Hello TG Team,
One of my use case is determining which insurance claims belong to the same accident.
A car accident will likely correspond to multiple insurance claims since each party has his/her own insurance policy. In my data, there only exists claims but not accidents. Hence, I want to generate car accident data from insurance claim data, via GSQL.
My graph has the following schema:
Car - (ASSOCIATE_WITH) -> Claim
Claim vertex has attribute accident_time.
So initially I have claims associated with cars as such:
claim1: {car1, car2, car3}
claim2: {car2, car3}
claim3: {car1, car3}
claim4: {car4, car5}
claim5: {car5, car6}
I used the following query to perform pairwise comparison between claims, and store the set of claims which should belong to the same accident in a vertex attached set accumulator. The query checked the time gap between two claims and whether two claims have common associated cars.
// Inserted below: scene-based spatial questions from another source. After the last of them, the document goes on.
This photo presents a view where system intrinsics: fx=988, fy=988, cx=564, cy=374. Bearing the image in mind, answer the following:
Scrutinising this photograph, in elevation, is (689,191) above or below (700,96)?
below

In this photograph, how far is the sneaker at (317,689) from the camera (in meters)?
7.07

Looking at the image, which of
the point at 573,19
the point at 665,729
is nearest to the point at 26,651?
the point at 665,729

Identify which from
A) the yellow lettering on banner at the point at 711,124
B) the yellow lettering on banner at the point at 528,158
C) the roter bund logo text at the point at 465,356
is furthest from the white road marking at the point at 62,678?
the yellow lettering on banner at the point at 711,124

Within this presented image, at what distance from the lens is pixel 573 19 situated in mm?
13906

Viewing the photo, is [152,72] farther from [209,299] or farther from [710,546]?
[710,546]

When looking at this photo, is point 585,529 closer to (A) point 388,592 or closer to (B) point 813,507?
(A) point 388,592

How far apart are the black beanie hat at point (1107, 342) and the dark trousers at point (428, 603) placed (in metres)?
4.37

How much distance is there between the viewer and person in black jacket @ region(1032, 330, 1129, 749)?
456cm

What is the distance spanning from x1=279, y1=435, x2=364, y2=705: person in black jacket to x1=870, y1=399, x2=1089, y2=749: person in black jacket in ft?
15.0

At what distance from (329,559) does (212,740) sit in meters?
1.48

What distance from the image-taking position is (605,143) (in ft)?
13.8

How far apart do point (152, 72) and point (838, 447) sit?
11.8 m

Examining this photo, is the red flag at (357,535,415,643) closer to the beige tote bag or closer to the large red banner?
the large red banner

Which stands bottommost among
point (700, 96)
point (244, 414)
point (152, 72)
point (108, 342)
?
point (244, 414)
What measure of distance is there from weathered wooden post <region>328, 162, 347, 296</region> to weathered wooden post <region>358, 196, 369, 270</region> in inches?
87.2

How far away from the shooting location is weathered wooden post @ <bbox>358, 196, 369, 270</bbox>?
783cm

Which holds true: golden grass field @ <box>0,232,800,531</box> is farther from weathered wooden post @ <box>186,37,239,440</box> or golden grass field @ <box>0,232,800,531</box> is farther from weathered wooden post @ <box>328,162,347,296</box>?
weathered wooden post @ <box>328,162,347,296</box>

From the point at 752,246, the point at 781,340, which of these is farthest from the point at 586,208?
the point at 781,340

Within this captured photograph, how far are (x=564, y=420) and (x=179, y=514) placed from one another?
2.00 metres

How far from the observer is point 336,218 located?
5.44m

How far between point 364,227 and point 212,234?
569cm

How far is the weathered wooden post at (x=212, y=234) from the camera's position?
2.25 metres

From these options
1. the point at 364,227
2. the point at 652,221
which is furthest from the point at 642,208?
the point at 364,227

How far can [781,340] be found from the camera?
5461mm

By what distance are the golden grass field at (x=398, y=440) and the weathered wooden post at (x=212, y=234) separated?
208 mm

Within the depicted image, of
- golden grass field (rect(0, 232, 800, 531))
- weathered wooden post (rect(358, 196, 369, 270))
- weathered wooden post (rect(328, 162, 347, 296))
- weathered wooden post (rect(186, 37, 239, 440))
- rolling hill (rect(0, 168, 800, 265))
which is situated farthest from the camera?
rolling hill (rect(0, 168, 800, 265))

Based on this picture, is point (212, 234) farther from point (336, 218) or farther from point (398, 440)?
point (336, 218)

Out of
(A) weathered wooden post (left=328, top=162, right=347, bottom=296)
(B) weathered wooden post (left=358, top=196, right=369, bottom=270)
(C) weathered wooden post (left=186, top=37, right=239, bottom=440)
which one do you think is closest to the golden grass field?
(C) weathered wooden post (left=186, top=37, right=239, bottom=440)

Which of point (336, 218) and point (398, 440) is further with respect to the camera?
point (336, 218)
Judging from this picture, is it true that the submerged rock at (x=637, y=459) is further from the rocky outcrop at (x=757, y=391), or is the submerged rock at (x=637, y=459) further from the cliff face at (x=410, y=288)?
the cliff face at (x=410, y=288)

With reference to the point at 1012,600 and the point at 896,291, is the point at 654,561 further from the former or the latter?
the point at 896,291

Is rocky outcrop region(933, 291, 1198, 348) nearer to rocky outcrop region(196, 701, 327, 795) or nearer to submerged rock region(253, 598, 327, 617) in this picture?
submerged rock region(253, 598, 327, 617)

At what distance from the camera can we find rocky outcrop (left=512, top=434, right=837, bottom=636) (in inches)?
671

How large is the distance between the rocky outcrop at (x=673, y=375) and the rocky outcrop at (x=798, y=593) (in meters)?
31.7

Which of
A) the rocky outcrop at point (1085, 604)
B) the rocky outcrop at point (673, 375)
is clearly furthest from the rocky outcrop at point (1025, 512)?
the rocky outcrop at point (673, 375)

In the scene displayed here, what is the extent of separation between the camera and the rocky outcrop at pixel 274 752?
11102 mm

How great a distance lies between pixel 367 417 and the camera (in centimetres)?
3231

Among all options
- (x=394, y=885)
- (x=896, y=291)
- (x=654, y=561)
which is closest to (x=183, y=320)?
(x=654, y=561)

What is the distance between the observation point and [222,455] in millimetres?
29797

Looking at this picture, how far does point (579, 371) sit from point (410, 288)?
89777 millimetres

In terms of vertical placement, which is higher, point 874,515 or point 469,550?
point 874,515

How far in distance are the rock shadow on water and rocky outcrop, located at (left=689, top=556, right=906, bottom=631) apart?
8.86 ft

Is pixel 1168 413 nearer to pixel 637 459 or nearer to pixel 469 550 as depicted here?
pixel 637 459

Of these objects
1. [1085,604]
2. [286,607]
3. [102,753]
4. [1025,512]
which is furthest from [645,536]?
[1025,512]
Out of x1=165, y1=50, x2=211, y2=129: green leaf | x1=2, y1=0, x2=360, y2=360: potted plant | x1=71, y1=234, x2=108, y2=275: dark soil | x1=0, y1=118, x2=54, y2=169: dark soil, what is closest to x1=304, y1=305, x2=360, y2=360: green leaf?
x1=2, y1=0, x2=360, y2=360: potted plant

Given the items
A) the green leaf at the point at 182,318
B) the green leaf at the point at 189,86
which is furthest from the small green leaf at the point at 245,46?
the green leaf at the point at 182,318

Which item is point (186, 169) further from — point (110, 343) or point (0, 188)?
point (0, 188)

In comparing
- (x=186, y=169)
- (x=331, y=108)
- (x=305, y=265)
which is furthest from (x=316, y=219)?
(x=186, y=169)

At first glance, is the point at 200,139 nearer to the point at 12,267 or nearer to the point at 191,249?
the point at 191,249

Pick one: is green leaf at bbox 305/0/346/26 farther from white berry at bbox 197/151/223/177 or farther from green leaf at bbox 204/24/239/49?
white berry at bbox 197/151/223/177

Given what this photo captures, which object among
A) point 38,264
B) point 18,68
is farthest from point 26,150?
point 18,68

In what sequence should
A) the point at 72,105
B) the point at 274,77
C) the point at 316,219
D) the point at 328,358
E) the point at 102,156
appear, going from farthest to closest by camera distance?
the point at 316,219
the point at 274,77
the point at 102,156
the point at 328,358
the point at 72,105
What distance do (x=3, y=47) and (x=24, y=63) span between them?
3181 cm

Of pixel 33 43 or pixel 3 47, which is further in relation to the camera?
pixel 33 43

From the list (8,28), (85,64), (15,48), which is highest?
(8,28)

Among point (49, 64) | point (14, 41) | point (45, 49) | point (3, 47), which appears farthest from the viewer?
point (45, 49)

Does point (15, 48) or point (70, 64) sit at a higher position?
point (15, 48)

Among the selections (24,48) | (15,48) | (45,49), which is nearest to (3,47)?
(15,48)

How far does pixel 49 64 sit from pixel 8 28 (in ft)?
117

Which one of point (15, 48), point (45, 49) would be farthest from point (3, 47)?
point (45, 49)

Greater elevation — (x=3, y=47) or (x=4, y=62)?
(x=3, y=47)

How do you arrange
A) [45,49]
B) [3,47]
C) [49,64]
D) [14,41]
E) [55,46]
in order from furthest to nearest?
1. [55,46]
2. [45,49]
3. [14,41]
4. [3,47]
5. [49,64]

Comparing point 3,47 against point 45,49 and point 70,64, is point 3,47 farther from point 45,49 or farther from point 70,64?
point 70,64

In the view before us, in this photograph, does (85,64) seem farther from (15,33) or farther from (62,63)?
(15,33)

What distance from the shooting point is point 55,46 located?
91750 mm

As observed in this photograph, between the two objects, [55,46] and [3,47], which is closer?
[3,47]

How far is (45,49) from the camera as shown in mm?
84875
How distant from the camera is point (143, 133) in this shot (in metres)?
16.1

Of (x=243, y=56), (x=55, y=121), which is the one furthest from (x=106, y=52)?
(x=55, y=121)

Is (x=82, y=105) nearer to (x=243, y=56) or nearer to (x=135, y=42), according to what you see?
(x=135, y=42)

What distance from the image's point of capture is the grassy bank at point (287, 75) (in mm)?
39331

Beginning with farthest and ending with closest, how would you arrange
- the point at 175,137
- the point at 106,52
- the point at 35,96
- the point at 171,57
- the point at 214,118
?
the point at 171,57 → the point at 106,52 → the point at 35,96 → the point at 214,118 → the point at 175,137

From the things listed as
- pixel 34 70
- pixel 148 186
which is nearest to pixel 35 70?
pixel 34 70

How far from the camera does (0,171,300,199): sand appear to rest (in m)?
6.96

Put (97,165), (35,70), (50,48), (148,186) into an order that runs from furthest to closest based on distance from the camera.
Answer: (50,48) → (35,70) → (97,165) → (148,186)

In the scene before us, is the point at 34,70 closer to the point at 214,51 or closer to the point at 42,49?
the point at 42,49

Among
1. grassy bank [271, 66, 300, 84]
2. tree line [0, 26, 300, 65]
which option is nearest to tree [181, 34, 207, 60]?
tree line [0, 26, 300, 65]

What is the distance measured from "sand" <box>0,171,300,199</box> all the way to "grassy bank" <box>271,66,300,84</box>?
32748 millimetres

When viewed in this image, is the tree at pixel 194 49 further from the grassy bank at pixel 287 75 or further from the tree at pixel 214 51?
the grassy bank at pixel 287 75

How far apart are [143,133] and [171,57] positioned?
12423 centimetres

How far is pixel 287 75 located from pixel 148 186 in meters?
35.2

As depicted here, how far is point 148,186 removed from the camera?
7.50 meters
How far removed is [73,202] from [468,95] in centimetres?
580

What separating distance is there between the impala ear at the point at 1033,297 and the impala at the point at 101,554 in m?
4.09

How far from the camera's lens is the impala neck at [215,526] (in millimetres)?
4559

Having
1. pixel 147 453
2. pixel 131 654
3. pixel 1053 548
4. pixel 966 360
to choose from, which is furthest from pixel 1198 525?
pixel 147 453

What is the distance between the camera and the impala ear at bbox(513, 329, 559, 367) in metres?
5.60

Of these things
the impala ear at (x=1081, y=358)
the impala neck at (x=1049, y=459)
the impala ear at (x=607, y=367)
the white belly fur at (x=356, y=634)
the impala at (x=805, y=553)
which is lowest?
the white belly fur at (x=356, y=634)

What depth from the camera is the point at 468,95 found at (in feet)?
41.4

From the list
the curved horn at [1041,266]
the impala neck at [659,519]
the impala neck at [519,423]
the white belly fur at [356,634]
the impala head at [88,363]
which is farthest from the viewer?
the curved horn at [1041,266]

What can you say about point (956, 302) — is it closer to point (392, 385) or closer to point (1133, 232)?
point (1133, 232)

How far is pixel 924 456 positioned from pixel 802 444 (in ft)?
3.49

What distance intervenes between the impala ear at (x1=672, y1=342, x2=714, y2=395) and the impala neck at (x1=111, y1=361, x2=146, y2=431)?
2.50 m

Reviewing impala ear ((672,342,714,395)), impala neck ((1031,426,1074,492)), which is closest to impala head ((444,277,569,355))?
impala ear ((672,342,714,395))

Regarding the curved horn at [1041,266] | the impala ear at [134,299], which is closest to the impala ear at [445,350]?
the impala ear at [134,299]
SetAccum<VERTEX<Claim>> @claims;
_t1 = SELECT c1 FROM Claim:c1 - (<ASSOCIATE_WITH.ASSOCIATE_WITH>) - Claim:c2
WHERE datetime_diff(c1.accident_time, c2.accident_time) <= n_days*24*60*60
AND count(c1.neighbors("REV_ASSOCIATE_WITH") INTERSECT c2.neighbors("REV_ASSOCIATE_WITH")) > 0
AND c1 != c2
ACCUM c1.@claims += c2
POST-ACCUM c1.@claims += c1;
Printing out @claims for each claim, you would have:
claim1: {claim1, claim2, claim3}
claim2: {claim1, claim2, claim3}
**claim3: {claim1, claim2, claim3} **
claim4: {claim4, claim5}
claim5: {claim4, claim5}
Next I need to perform pairwise comparison between claims again. I will compare the @claims of the two claims. If the @claims are the same, then the two claims belong to the same accident with a generated unique accident id.
The expected output is:
accident_id 1: {claim1, claim2, claim3}
accident_id 2: {claim4, claim5}
I first tried to implement it using SELECT…ACCUM… , but failed since the value of the accumulator cannot accessed during accumulation. Hence, I had to stick to for loop, but it is too slow for my use case, since I have several millions of insurance claims to compare. So is there a way to solve my problem using the SELECT … ACCUM clause with which I can take advantage of its parallelism?
Thanks!